Hi Jim, I thought you might want to hear about this interesting small-world double observation. At about 5:00 PM on July 23 I drove by this fresh DOR Smooth Greensnake on Pencil Mill Rd right on the Castleton/Hubbardton border (43.67827, -73.180604, which I had to check in ArcMap to find out that it is just barely on the Hubbardton side of the line) . It could not have been dead for more than a few minutes, but I didn’t examine it too closely and did not notice what appears to be an egg protruding from its side until looking at the picture later.
As I drove down the road I was thinking about Mary D, who lives on Pencil Mill Rd somewhere, but I am not sure which house is hers. On Sunday afternoon I received a message from Mary on Facebook inquiring about whether Gartersnakes ever turn blue after they die and sent me pictures of a DOR Greensnake she found down the road from her house. Looking at the pics, it is certainly the same snake and after asking for more details she verified that she found it right at the town line. She may have reported this already, but said she found another DOR Greesnake at the same location a few years ago.
I assembled this comparison image showing the ~48 hour timelapse on this snake and the shift from green to blue. It probably changed shortly after I found it on Friday, but it’s a kind of cool before and after sequence that you might want to file somewhere.
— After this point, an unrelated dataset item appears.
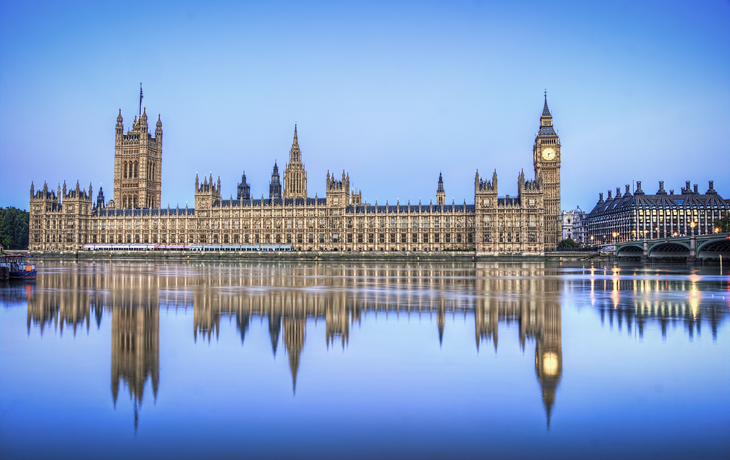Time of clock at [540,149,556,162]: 6:12
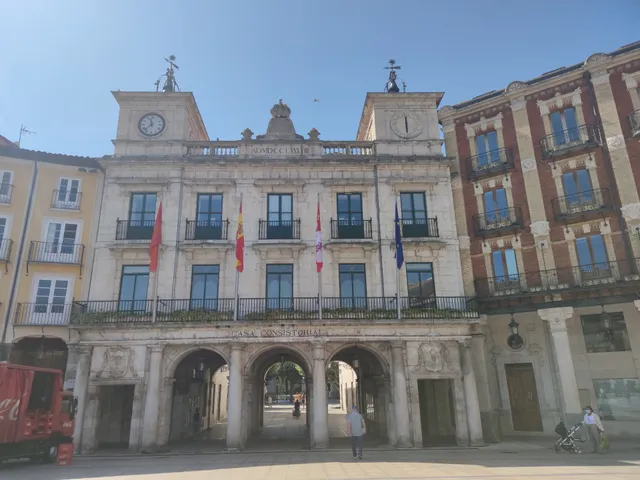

PS. I was surprised to see the egg, having assumed they would lay earlier in the year, but a quick search through the literature revealed that O. vernalis at northern latitudes has delayed oviposition and that after laying, eggs only take between 4 and 23 days to hatch (23 days being consistent with other species such as racers which take 22-25 days to hatch). If I had noticed the egg at the moment I might have excised it and the others and stuck them in some mulch nearby.